**WHAT NEEDS TO BE DONE**: Where "fraction" occurs in a line of the entries below, copy that line.

**Collected data entries**:
+++++
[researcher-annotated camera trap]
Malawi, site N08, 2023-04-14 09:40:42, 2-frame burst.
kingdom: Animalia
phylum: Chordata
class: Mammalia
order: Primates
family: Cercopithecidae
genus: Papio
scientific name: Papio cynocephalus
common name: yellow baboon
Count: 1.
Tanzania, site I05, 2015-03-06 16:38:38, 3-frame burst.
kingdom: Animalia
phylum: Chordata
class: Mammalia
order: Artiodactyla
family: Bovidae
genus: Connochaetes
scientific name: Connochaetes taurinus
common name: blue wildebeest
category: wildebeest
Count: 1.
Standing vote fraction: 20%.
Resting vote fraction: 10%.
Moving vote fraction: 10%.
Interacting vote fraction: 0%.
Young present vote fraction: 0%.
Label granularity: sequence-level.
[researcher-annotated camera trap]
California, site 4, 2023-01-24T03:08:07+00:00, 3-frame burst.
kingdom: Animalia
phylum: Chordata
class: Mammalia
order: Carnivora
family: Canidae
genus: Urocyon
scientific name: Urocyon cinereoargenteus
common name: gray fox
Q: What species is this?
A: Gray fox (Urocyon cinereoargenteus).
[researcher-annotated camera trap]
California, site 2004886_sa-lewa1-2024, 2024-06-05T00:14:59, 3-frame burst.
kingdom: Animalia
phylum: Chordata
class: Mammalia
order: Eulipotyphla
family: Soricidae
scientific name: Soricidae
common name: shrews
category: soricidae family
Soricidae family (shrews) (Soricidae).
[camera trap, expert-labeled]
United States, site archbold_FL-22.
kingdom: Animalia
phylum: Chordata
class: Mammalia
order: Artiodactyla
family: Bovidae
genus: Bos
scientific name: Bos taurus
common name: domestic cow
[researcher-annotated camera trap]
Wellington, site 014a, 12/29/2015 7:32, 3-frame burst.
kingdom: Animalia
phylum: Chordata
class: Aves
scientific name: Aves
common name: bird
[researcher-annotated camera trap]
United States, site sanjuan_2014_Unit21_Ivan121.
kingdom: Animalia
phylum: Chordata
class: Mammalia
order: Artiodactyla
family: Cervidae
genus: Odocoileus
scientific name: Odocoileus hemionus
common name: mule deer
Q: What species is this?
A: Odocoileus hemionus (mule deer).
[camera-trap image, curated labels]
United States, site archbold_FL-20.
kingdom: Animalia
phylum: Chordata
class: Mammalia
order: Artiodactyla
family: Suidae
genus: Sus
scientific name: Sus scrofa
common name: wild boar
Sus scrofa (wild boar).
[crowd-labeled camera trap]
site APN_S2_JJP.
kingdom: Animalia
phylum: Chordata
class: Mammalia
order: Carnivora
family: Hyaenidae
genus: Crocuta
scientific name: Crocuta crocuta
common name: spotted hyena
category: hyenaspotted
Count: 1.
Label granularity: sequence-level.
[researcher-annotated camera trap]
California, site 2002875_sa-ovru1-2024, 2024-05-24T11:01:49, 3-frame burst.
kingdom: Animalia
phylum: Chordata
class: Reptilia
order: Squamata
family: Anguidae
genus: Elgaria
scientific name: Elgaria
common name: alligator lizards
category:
+++++
**RESPONSE TO THE TASK**:
Standing vote fraction: 20%.
Resting vote fraction: 10%.
Moving vote fraction: 10%.
Interacting vote fraction: 0%.
Young present vote fraction: 0%.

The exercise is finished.